第209話 過去と願いの関係性
「結衣ちゃんには前にもお話しましたが、私……親にも学校にも見放されて……ひとりぼっちでした」
緋依は、みんなからの視線を一斉に浴びながら話し出した。
俯きながらではあったが、その言葉にはしっかりとした意志が感じられる。
「だけど、それはある時ふと違和感を感じたんです。“なんかいつもより優しい”……って」
「その話はあたしも聞いたわ。かく言うあたしも、両親がなんかいい方向に変になった……って感覚はあったの」
緋依は、話す度にどんどんと下を向いていて、気づけば自分の胸を見下ろすようにしていた。

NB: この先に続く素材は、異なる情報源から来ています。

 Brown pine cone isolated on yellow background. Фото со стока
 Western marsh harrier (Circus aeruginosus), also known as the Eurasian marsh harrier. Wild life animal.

そんな緋依の言葉を援護するように、せーちゃんが話に入る。
結衣はその話を聞いて、それはいいことなのではないだろうかと思う。
だが、二人の表情を見て、それは違うということを察した。
「……あ、あの……それは……夏音もそう思いますにゃ」
そんな時、意外にも手を挙げたのは――夏音。
「パパとママのお仕事……前とあまり変わらないけど、夏音と過ごしてくれる時間が増えたんですにゃ」
いいことのはずなのに、なぜか夏音の顔は曇っている。
そして、みんなが言うなら自分も……という感じで、次々と手が挙がる。
「わ、私も……ずっと……思って、た……お父さんと……お母さんが……見守って、くれてる……ような、気がして……」
「僕もだよ。僕を見捨てたあの子が泣いてるところ……初めて見たもん」
「うちのところも……時々はよう帰ってきてくれるようになったんよ」
「ミーも……アノ忌々しい殺人鬼、捕まって死刑になったらしいデスシ……」
みんなの感情や想いが、一気に溢れ出す。
そんなみんなの顔には、どこにも明るさが見当たらない。
その時、突然魔央は結衣に向かって耳打ちする。
「……なぁ、俺……みんなが言いたいことわかるかもしれん」
「……え?」
かつてないほど神妙な面持ちで、魔央が自分の考えを口にする。
その言葉を聞いた時、衝撃が奔った。